Would you restate every entry that follows, word for word, and leave out the pictures?

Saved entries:
------------------------------------------------------------

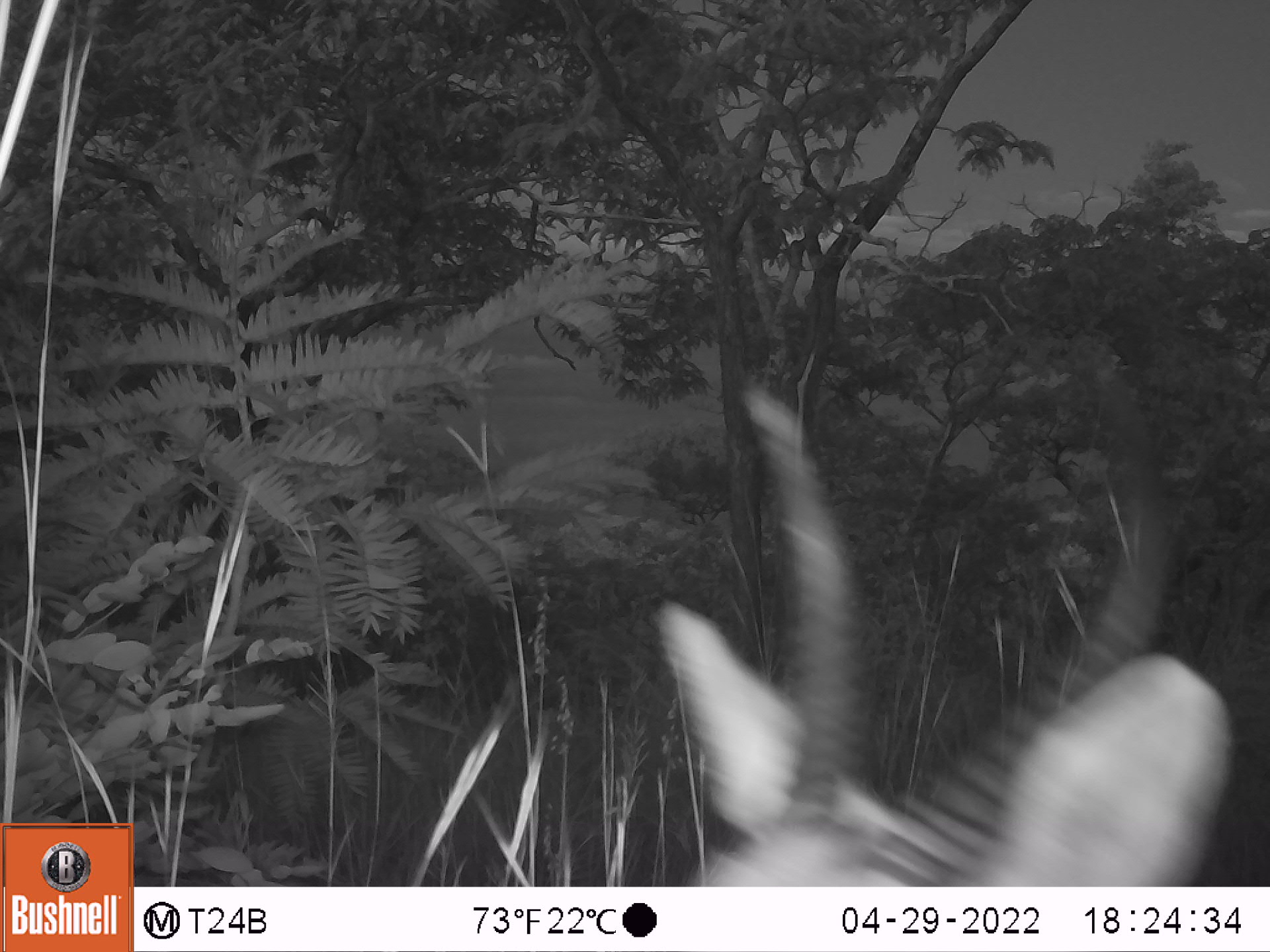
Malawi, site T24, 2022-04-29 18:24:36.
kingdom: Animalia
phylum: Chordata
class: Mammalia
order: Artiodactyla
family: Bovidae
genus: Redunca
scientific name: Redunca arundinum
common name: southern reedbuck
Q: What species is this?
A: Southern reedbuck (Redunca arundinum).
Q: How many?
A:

------------------------------------------------------------

*SOLUTION FOR THIS PROBLEM*
Malawi, site T24, 2022-04-29 18:24:36.
kingdom: Animalia
phylum: Chordata
class: Mammalia
order: Artiodactyla
family: Bovidae
genus: Redunca
scientific name: Redunca arundinum
common name: southern reedbuck
Q: What species is this?
A: Southern reedbuck (Redunca arundinum).
Q: How many?
A:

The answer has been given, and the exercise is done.